Tired of switching to the shell to test the changes you just made to your code? Starting to feel like a mindless drone, manually running pdflatex for the 30th time to see how your resume now looks?
Worry not, when-changed is here to help! Whenever it sees that you have changed the file, when-changed runs any command you specify.
So to generate your latex resume automatically, you can do this:
$ when-changed CV.tex pdflatex CV.tex
Sweetness!
- Python 2.6+
- watchdog
pip install: https://github.com/joh/when-changed/archive/master.zip
when-changed [OPTION] FILE COMMAND...
when-changed [OPTION] FILE [FILE ...] -c COMMAND
when-changed -r /home/sftp/user/file1.csv /var/tmp/script1.sh
FILE can be a directory. Use %f to pass the filename to the command.
Options:
- -r Watch recursively
- -v Verbose output. Multiple -v options increase the verbosity.
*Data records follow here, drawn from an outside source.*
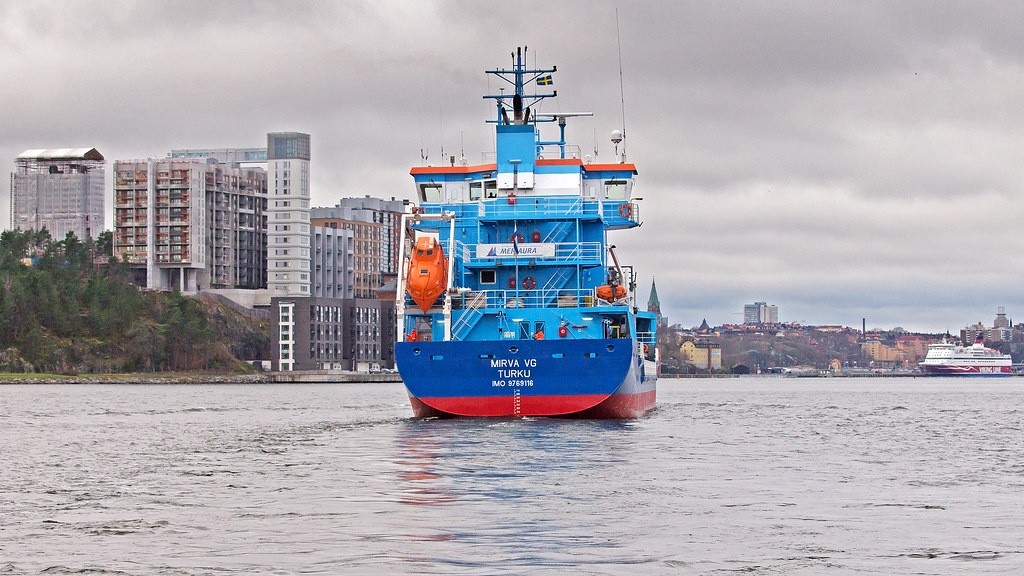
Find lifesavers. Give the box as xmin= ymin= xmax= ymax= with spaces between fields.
xmin=523 ymin=276 xmax=536 ymax=290
xmin=619 ymin=204 xmax=629 ymax=218
xmin=413 ymin=208 xmax=424 ymax=214
xmin=511 ymin=233 xmax=524 ymax=243
xmin=643 ymin=344 xmax=649 ymax=353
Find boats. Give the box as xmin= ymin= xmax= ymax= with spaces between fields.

The maximum is 3: -vvv.
- -1 Don't re-run command if files changed while command was running
- -s Run command immediately at start
- -q Run command quietly
when-changed provides the following environment variables:
-
WHEN_CHANGED_EVENT: reflects the current event type that occurs. Could be either:
- file_created
- file_modified
- file_moved
- file_deleted
-
WHEN_CHANGED_FILE: provides the full path of the file that has generated the event.